(Задание): Пожалуйста, ответьте по тексту упражнения: какие грузовые модели испытывали в ОТК, по воспоминаниям Эдика?

(Текст упражнения):
┌────────
Я, кажется, слишком заторопился к диккенсовскому эпилогу, которого в стрельцовской жизни и не могло быть… А важнее для понимания ситуации, в которой очутился он в шестьдесят третьем году, задержаться на его заводских буднях.

Во ВТУЗе он учился на факультете двигателей — и его поставили на работу по специальности: в ОТК.

В ОТК он сначала тоже работал слесарем, делал то, чему его в позабытой жизни научили на «Фрезере». Профессиональные водительские права он получил позднее, а поначалу на испытаниях сидел рядом с водителем. Машины брали с конвейера — Эдик вспоминал, что они испытывали грузовые модели: 130-ю и 157-ю, — разбирали их, рассматривали обнаруженные дефекты. Полигона на ЗИЛе тогда не было. Обычно уезжали в командировки, где и проводили испытания: столько-то ездили по асфальту, столько-то по булыжнику, столько-то по бездорожью.

41

Сезон шестьдесят третьего года показался мне малопримечательным оттого, может быть, что стойких привязанностей почти не осталось у меня ни к одной из команд. Догадайся я, что откатившееся назад «Торпедо», переставшее соревноваться с вернувшим себе лидерство московским «Динамо» и «Спартаком», — черновик той команды, какая сложится через год, присмотрелся бы к торпедовцам повнимательнее. А так запомнился мне количеством забитых им мячей Миша Посуэло — испанец, оцененный столичной богемой и органичный в интерьере ресторана Дома актера, куда приходил он с красавицей-кинозвездой Викой Федоровой.

Московское «Динамо» при Пономареве могло стать чемпионом еще в сезоне шестьдесят второго. Всё решалось в последнем туре, победи динамовцы в Ростове, а «Спартак» проиграй в Киеве их украинским одноклубникам. Но «Спартак» выиграл, их земляки сыграли вничью.

Через год «Спартак» провалил финиш — и команды поменялись местами. Никто и не думал, что в следующем сезоне Москва потеряет свое первенство.

В том же году — ближе к осени — новый тренер появится у сборной СССР. Точнее сказать, у сборной снова сменится тренер.

…Неудачу на чемпионате мира нельзя не признать неудачей Качалина. Его и сняли. Но в первую очередь в наказание за результат, не вникая в причины: почему опять сборная СССР не сыграла в свою силу?
└────────
(Записи):
┌────────
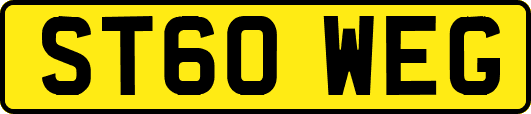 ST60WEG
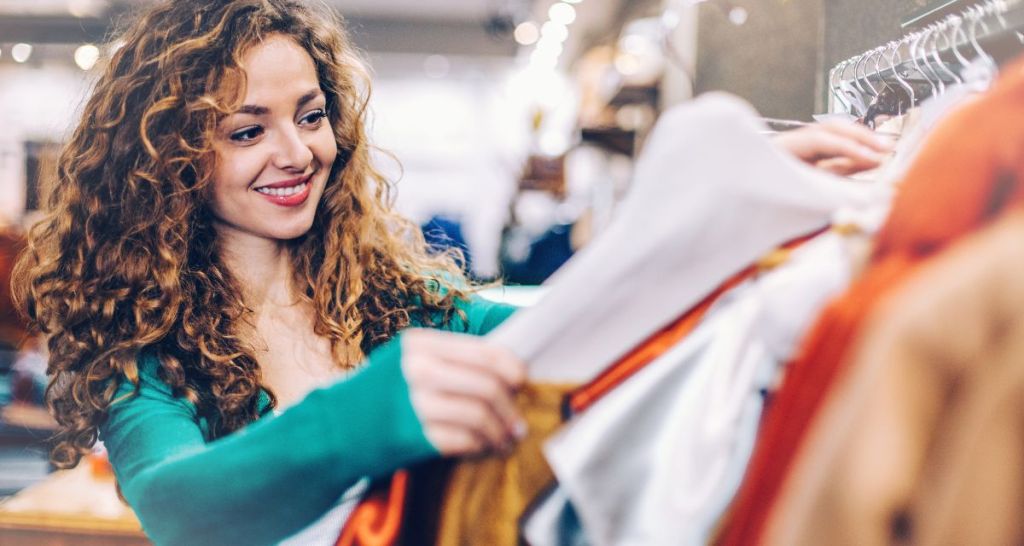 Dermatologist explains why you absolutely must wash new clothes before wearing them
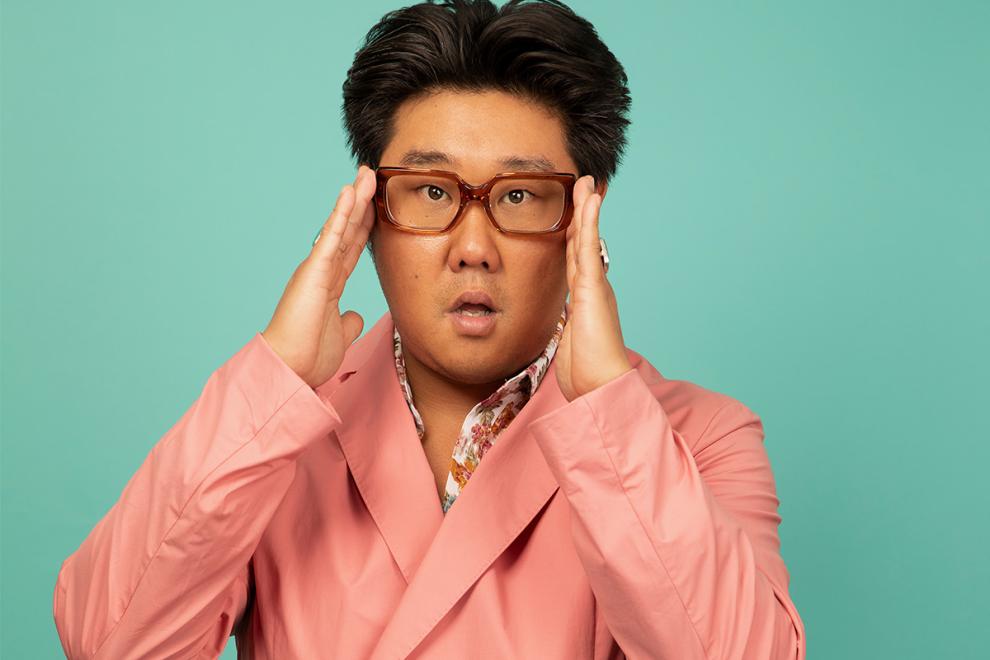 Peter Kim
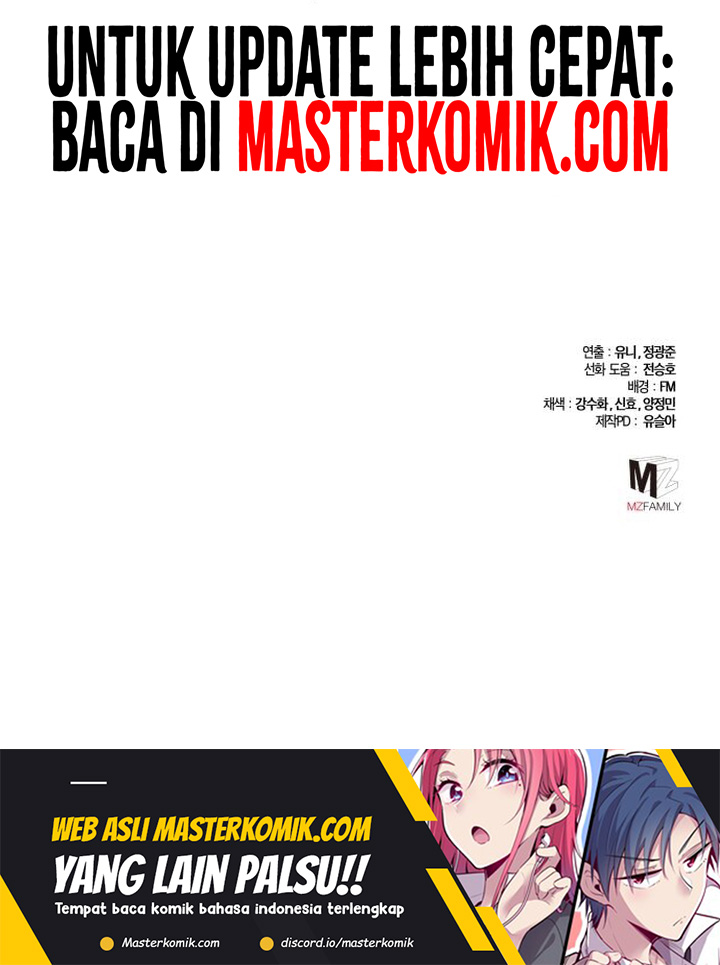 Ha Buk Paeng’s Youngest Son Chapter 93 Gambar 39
└────────
┌────────
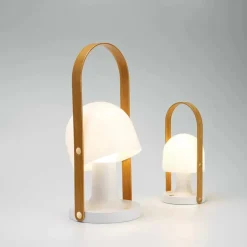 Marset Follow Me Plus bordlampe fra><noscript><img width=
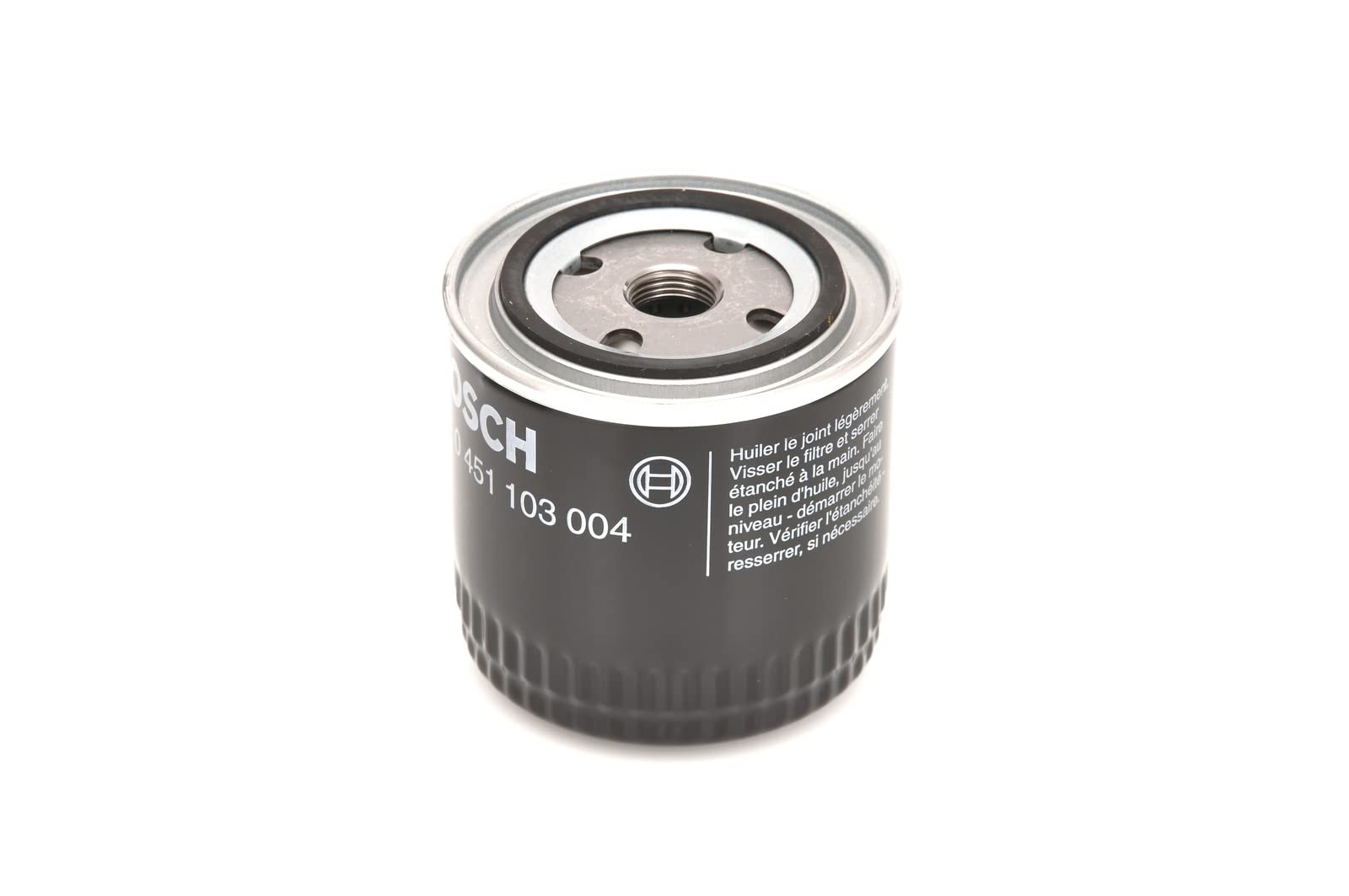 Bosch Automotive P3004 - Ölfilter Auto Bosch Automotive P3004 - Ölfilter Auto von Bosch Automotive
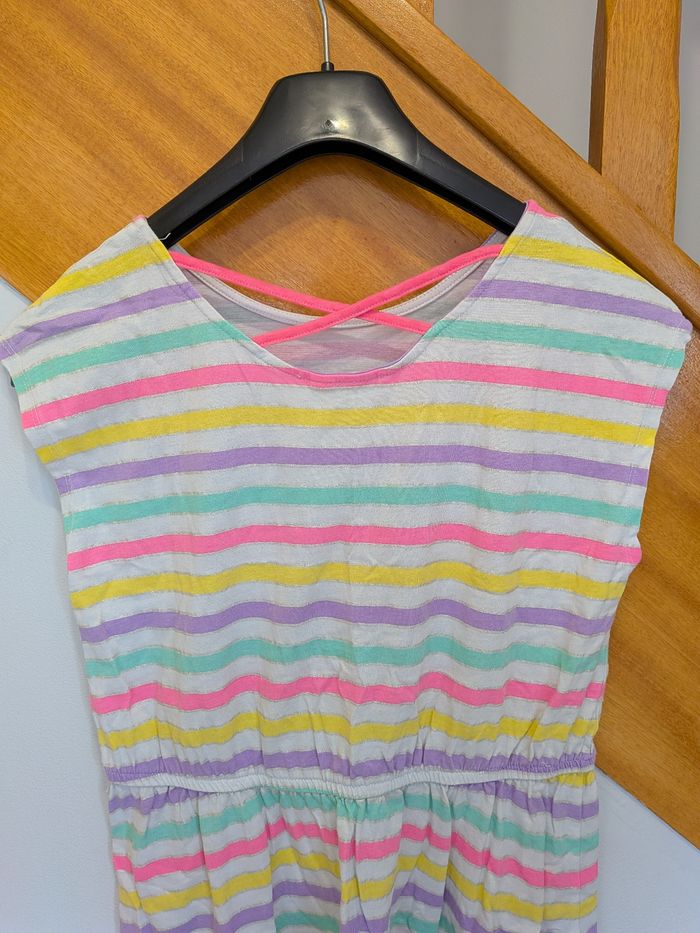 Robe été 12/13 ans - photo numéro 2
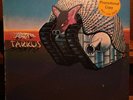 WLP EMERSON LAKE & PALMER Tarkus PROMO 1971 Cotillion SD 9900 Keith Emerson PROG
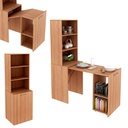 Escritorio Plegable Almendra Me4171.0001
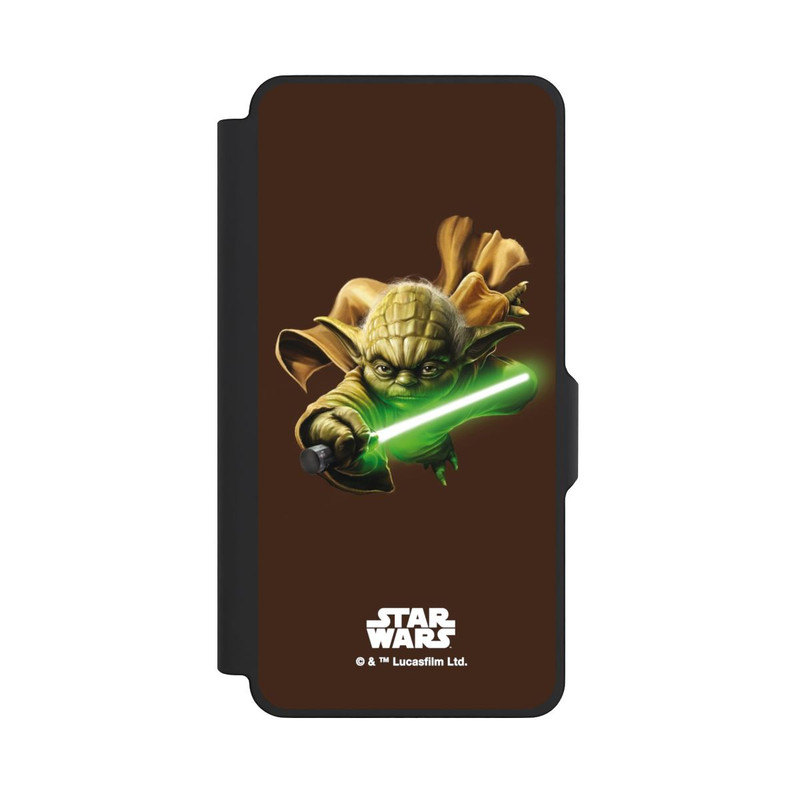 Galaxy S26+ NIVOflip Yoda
└────────
(Образец решения): 130-ю и 157-ю.